AUFGABE: Setze die Filmbesprechung zu Nanni Morettis Film im selben Ton fort, beginnend nach ihrem letzten Satz.

Das alles wird betont kunstlos erzählt, heischt keine Gefühle, dramatisiert nicht. Nanni Moretti will die Illusion vermitteln, keiner Kino-Illusion zuzusehen; der Stil will verschwinden, unsichtbar werden. Die Kamera hat einen unaufdringlichen, züchtigen Blick. Der sich auch nicht ändert, als es plötzlich einen Rempler gibt, der dieses Leben aus der Bahn wirft. Genauso unaufgeregt sieht dieser Blick auf den endgültigen Abschied vom Sohn, auf das Zuschweißen des Sargs. Genauso wenig mischt er sich ein in die Gefühle der plötzlich nur noch dreiköpfigen Familie, die an der Unfähigkeit zu zerbrechen droht, mit dem Unfassbaren umzugehen. Giovanni, der Seelendoktor, kann allen anderen so wenig helfen wie sich selbst. Er kommt nicht über die Vorstellung hinweg, am Tod des Sohnes Schuld zu tragen. Und darüber, dass er seine einzige Chance verpasst hat, den Jungen wirklich kennen zu lernen. Was Giovanni genommen wurde, war letzlich ein Fremder und wird es nun immer bleiben.
Soviel Kino, soviel Poetisiererei freilich gönnt sich Moretti dann doch, dass er den Bogen weitererzählt bis zum zarten Ausblick auf Hoffnung, auf Überwindung des Traumas. Da aber begibt sich der Film immer weiter weg von seinen Stärken – die hat er im nüchternen Zeigen der banalen, alltäglichen Grausamkeit des Todes, der unreduzierbaren Lücken, welche er reißt. Dass sich da nichts wieder gut machen läßt, nichts korrigieren. Und dass es nicht hätte so kommen müssen.

Gespeicherte Daten:

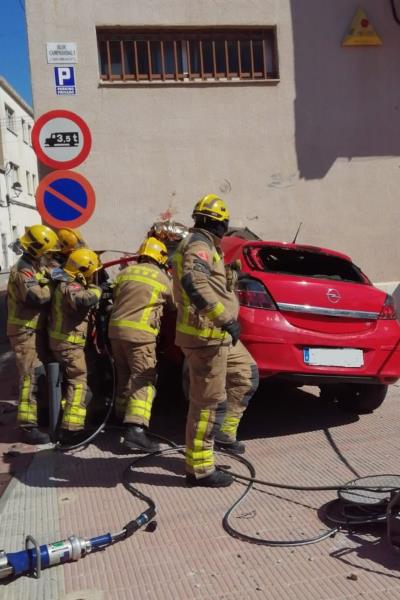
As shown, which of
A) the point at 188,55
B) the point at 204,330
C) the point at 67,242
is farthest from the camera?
the point at 188,55

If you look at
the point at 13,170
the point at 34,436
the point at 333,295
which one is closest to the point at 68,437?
the point at 34,436

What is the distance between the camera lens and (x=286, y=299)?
4.49 meters

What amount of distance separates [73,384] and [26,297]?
756 mm

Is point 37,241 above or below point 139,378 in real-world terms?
above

LÖSUNG:
Für Nanni Moretti ist La stanza del figlio eine Übersiedlung auf’s Terrain des Privaten und Allgemeinmenschlichen gerade zu der Zeit, als in Rom der protofaschistoide Berlusconi-Filz die Macht ergriffen hat – Zufall, denn das Projekt trug er offenbar schon länger mit sich. Aber vielleicht dabei auch eine unbeabsichtigte Absage an die bisherige, deutlich politischere Ausrichtung seines Kinos, dessen letztendliche Wirkungslosigkeit sich nun so ernüchternd offenbart hat.
Der Jury von Cannes 2001 war das, so oder so, immerhin die Goldene Palme wert. Auch wenn dieser Film keine solche One-Man-Show mehr ist wie Caro Diario oder Aprile – geblieben ist Morettis Egonzentrik dennoch. Dass Giovanni den Tod des Sohnes manchmal eher als eine Art persönliche Beleidigung aufzufassen scheint, dass sein Schmerz etwas ungemein Egoistisches hat,
das gehört freilich zur Figur. Wie sehr der Film aber Giovannis Sicht folgt, dass er das wahre Zentrum der Tragödie sei, das hat stellenweise schon etwas Rücksichtsloses und Blindes gegenüber Paola (die fabelhafte Laura Morante) und Tochter Irene. Zumal Moretti etwas überschätzt, inwieweit er als Schauspieler eine solche dramatische Hauptrolle zum tragenden Pfeiler eines ganzen Films machen kann. Da nimmt die Verschmelzung mit der Figur Giovanni, die der Darsteller Moretti offenbar
anstrebte, dem Regisseur Moretti nicht selten die Zurückhaltung und Neutralität, die dem Film seine besten Momente beschert. Die funktionieren, weil man nicht durch die üblichen Tricks zum Mitfühlen gezwungen wird, weil die Emotion sich freier und dadurch authentischer entwickeln kann.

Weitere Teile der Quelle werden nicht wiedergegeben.